**EXCERPT PROVIDED:**

— START —

Mruby isn’t aimed at embedded systems, it’s “lightweight Ruby” intended to be embedded within a lower-level application. The language it’s most similar to is Lua.
My gut feeling comparing the two is that mRuby is a better (or at least less “quirky”) language, but Lua has a better (more robust) implementation. I don’t know how the two compare in terms of performance or “lightweight-ness”.
Lua definitely seems to be more widely-used, at least outside Japan.
I've used Ruby and Lua for about 15 years now, and looked at mruby (and possibly used it, I don't remember) about 10 years ago. Having little else to contribute to society anymore, perhaps my insight on these two languages might be of some use to some.
IIrc, Matz designed Ruby as a pet passion project, and its design was reactionary against excessiveness found in other languages, hence its minimalism in arguably excessive syntax and notation. Otoh, Tegcraf designed Lua out of pure necessity, adding only the features needed to satisfy its clients' needs.

— END —

**SOURCE RECORDS:**
— START —

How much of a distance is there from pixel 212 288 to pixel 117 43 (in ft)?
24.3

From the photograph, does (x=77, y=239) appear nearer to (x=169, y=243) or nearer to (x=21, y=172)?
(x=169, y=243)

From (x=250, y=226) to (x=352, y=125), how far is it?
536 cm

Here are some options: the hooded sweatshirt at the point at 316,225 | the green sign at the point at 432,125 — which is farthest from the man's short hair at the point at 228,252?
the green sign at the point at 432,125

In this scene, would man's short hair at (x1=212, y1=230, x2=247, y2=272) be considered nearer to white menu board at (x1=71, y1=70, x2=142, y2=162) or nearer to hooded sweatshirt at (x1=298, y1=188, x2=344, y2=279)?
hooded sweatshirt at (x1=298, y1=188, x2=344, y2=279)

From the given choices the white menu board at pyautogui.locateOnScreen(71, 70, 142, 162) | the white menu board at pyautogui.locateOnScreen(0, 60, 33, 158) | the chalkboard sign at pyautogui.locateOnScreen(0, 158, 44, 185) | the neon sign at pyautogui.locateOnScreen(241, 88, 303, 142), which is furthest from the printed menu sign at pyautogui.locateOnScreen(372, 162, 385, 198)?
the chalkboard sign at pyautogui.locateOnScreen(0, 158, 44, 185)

— END —

**OBJECTIVES:**
**1)** Find every line in the records that contains the string "sign": and copy each one out.
**2)** Take the discussion of mruby and Lua further, picking up right after its final sentence.
The discussion of mruby and Lua has no connection to the records.

**ANSWERS PER TASK:**
**1)**
Here are some options: the hooded sweatshirt at the point at 316,225 | the green sign at the point at 432,125 — which is farthest from the man's short hair at the point at 228,252?
the green sign at the point at 432,125
From the given choices the white menu board at pyautogui.locateOnScreen(71, 70, 142, 162) | the white menu board at pyautogui.locateOnScreen(0, 60, 33, 158) | the chalkboard sign at pyautogui.locateOnScreen(0, 158, 44, 185) | the neon sign at pyautogui.locateOnScreen(241, 88, 303, 142), which is furthest from the printed menu sign at pyautogui.locateOnScreen(372, 162, 385, 198)?
the chalkboard sign at pyautogui.locateOnScreen(0, 158, 44, 185)

**2)**
In my opinion, necessity always leads to the better product than desire, hence C is still unbeat, having been formed under similar circumstances. Lua's C API is copied by nearly every other embeddable scripting language, including (I think) mruby. Yet they were the first to come up with it, a testament to their creativity under pressure.
Ruby (and mruby) takes the Smalltalk approach, and asks, what if everything was an object and every function call is a method call? Lua takes a less extreme approach, and merely asks, what if every data structure was built on a hashmap?
Other than that, Lua takes a very minimal approach, having break/goto but not continue, if/elseif but not switch, metamethods but not inheritance. It gets to 90% of the functionality of JavaScript with 10% of the spec and 1% of the code. You can read the entire Lua manual in one Saturday. You can read its grammar in under five minutes.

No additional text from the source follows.